## [What you should do]
Whenever a line in the data contains "this", show that line.

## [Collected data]
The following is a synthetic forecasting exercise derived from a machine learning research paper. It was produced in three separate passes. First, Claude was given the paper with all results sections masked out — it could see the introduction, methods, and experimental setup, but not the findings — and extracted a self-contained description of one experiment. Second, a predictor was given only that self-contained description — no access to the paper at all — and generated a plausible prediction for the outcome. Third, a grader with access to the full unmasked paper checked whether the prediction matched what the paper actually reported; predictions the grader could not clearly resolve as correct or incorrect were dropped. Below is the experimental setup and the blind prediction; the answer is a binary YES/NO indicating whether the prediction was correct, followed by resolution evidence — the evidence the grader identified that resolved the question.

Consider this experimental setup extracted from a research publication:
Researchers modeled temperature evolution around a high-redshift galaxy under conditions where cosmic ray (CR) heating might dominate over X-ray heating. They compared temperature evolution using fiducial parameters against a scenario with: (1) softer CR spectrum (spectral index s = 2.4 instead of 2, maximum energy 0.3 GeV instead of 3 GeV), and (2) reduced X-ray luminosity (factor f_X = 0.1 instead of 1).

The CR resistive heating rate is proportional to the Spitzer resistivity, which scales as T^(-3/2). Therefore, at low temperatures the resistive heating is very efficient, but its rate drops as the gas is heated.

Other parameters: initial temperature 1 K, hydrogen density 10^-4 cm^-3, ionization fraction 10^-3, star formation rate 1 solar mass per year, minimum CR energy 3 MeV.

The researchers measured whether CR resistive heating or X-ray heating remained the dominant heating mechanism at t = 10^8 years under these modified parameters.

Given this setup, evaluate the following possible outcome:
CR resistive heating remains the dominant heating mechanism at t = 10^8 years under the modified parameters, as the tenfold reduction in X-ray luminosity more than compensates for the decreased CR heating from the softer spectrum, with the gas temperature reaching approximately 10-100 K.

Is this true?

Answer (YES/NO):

## [Solved problem]
Consider this experimental setup extracted from a research publication:
Given this setup, evaluate the following possible outcome:
Is this true?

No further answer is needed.